*What the task asks*. Repeat exactly the lines of the listing from the line containing "Measure the distance" through its last line, and nothing beyond them.

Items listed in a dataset
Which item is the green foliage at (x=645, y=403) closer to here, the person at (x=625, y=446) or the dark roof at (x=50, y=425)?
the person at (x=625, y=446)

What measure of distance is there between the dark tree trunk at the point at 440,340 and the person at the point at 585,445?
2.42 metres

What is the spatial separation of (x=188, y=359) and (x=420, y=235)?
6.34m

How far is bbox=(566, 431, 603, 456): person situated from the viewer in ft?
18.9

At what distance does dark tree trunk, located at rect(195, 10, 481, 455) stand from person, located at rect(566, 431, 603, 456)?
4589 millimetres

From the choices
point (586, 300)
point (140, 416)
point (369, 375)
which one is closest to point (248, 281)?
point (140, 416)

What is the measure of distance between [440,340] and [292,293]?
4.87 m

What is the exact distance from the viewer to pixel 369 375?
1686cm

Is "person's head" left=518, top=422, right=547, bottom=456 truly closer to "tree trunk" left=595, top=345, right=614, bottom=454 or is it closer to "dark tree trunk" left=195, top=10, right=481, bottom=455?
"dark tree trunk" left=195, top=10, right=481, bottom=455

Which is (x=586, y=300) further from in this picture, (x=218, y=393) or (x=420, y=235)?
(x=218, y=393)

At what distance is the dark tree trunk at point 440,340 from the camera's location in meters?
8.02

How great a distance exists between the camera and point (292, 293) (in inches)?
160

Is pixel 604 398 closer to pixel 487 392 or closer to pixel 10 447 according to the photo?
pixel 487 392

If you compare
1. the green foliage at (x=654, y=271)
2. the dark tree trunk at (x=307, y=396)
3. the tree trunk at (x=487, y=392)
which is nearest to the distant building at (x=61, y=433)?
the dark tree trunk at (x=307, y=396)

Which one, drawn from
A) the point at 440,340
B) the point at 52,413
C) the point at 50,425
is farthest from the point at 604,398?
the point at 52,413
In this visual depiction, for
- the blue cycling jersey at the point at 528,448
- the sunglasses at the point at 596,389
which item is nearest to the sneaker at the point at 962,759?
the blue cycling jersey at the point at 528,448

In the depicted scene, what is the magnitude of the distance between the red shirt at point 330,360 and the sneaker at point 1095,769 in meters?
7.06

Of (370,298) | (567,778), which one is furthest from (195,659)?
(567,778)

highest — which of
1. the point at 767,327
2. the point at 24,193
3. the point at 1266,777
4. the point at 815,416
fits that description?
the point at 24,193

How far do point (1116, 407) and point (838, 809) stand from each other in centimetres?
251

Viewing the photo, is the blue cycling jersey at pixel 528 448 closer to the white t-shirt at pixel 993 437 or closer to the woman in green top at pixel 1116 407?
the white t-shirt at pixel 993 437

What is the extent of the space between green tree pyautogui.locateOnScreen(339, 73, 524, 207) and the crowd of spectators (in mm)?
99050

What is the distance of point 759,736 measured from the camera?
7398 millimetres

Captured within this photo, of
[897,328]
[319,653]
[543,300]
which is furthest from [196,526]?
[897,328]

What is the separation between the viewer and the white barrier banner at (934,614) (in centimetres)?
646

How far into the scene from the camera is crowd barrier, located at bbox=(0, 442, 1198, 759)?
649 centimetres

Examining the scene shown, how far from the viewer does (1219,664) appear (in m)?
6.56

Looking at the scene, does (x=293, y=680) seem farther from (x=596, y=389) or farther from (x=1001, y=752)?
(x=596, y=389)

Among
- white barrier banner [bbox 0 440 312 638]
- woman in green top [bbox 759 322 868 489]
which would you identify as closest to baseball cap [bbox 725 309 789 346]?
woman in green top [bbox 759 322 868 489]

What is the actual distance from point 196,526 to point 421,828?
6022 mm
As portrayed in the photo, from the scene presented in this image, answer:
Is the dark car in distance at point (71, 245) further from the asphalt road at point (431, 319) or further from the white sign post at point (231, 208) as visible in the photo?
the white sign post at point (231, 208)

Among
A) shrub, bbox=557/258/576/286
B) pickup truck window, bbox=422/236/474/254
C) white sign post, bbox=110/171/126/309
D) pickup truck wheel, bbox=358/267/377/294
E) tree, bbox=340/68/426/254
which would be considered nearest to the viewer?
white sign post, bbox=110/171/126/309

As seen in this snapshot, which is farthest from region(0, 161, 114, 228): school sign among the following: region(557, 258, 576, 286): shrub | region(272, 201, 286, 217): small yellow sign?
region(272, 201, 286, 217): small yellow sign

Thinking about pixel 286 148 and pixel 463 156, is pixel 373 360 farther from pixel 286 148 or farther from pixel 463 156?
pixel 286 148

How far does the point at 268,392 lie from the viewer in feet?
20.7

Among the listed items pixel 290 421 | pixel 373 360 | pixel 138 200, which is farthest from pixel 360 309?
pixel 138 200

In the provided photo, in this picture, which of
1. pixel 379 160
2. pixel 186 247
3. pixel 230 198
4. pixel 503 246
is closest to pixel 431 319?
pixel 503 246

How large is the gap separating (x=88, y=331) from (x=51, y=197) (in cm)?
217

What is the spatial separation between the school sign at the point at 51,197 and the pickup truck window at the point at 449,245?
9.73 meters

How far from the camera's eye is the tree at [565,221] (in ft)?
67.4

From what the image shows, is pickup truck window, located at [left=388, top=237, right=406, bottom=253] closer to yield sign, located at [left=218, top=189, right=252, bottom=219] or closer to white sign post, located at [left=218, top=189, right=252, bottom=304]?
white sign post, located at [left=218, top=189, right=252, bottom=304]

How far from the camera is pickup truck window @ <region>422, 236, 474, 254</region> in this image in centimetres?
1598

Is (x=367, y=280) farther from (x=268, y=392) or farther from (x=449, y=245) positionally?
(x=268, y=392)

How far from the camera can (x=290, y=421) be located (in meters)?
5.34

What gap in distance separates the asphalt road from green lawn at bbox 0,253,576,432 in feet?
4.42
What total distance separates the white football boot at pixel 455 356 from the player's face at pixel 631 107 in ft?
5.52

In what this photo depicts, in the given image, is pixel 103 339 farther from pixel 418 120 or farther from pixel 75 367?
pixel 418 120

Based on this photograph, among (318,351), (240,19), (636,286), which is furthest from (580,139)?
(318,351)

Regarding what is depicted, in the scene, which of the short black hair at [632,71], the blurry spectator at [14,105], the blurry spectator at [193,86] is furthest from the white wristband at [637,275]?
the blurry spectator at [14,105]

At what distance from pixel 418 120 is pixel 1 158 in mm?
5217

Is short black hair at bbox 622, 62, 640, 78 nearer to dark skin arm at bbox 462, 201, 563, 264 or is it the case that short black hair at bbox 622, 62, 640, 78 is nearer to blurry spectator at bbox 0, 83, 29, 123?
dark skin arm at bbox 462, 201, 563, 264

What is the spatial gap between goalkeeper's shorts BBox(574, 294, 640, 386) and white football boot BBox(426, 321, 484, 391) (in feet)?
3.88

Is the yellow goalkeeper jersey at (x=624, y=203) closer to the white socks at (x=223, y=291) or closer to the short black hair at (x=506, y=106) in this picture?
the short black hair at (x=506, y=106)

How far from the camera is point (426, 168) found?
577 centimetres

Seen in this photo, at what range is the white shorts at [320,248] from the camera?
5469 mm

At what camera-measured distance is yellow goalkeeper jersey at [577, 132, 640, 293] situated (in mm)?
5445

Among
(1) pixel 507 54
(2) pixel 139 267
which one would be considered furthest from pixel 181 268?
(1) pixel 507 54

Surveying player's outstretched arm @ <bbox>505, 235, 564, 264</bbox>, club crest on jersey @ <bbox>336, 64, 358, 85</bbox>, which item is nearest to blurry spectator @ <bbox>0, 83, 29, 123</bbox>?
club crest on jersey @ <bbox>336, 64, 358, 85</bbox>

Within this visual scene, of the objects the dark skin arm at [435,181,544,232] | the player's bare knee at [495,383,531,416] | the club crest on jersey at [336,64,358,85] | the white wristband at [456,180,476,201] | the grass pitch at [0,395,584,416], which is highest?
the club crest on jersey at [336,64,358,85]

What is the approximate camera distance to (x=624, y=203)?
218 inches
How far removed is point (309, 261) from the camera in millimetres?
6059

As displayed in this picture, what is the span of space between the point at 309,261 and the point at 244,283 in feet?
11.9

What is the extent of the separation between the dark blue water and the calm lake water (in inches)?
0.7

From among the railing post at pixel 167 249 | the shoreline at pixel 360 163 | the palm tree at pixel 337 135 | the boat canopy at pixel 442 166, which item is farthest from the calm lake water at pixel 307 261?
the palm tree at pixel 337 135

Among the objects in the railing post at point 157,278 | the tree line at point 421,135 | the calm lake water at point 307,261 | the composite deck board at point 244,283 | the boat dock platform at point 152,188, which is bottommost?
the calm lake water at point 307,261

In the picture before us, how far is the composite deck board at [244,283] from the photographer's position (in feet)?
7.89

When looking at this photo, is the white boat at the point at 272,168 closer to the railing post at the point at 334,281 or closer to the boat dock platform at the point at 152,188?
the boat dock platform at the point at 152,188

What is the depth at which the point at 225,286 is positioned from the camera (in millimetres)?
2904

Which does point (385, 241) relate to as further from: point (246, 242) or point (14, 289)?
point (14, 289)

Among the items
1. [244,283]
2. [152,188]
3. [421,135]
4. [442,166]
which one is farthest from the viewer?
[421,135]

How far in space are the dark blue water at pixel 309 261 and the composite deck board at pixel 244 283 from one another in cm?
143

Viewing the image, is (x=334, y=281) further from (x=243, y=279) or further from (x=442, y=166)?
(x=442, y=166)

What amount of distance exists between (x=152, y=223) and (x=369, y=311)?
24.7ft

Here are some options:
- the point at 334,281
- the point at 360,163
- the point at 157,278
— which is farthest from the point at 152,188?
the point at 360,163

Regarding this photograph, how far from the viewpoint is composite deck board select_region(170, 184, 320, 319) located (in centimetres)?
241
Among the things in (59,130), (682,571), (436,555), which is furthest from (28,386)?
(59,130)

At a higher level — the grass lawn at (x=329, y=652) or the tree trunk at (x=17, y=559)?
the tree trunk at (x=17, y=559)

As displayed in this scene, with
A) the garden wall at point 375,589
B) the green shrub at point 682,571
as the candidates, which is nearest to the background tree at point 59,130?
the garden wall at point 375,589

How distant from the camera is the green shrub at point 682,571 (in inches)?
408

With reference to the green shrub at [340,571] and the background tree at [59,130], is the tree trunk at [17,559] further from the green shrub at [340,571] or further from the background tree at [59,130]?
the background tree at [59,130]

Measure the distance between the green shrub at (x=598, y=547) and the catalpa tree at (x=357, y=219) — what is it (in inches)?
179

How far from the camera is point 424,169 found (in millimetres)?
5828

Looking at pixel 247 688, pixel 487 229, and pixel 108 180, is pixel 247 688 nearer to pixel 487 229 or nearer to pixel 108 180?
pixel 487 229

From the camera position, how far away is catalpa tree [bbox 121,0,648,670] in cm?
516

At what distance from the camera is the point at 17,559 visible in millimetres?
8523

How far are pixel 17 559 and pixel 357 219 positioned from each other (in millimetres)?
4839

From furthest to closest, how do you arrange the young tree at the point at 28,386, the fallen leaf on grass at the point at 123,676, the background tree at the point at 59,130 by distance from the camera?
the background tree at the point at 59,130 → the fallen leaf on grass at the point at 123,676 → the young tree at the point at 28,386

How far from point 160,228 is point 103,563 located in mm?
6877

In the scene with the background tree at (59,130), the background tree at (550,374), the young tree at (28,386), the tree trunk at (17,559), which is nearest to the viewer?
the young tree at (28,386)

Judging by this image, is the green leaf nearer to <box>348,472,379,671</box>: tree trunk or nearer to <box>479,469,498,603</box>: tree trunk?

*Correct output*.
Measure the distance between the green shrub at (x=598, y=547) and the catalpa tree at (x=357, y=219) — what is it (in inches)?
179

How far from the camera is point 424,169 found (in millimetres)?
5828

Looking at pixel 247 688, pixel 487 229, and pixel 108 180, is pixel 247 688 nearer to pixel 487 229 or nearer to pixel 108 180?
pixel 487 229

From the camera position, how far away is catalpa tree [bbox 121,0,648,670] in cm?
516

At what distance from the camera is the point at 17,559 visible in millimetres?
8523

How far are pixel 17 559 and pixel 357 219 positioned from each other (in millimetres)?
4839

From furthest to closest, how do you arrange the young tree at the point at 28,386, the fallen leaf on grass at the point at 123,676, the background tree at the point at 59,130 by distance from the camera?
the background tree at the point at 59,130 → the fallen leaf on grass at the point at 123,676 → the young tree at the point at 28,386

How far from point 160,228 is point 103,563 located in mm?
6877

In the scene with the background tree at (59,130), the background tree at (550,374), the young tree at (28,386), the tree trunk at (17,559), which is nearest to the viewer?
the young tree at (28,386)

Judging by this image, is the green leaf nearer to <box>348,472,379,671</box>: tree trunk or nearer to <box>479,469,498,603</box>: tree trunk?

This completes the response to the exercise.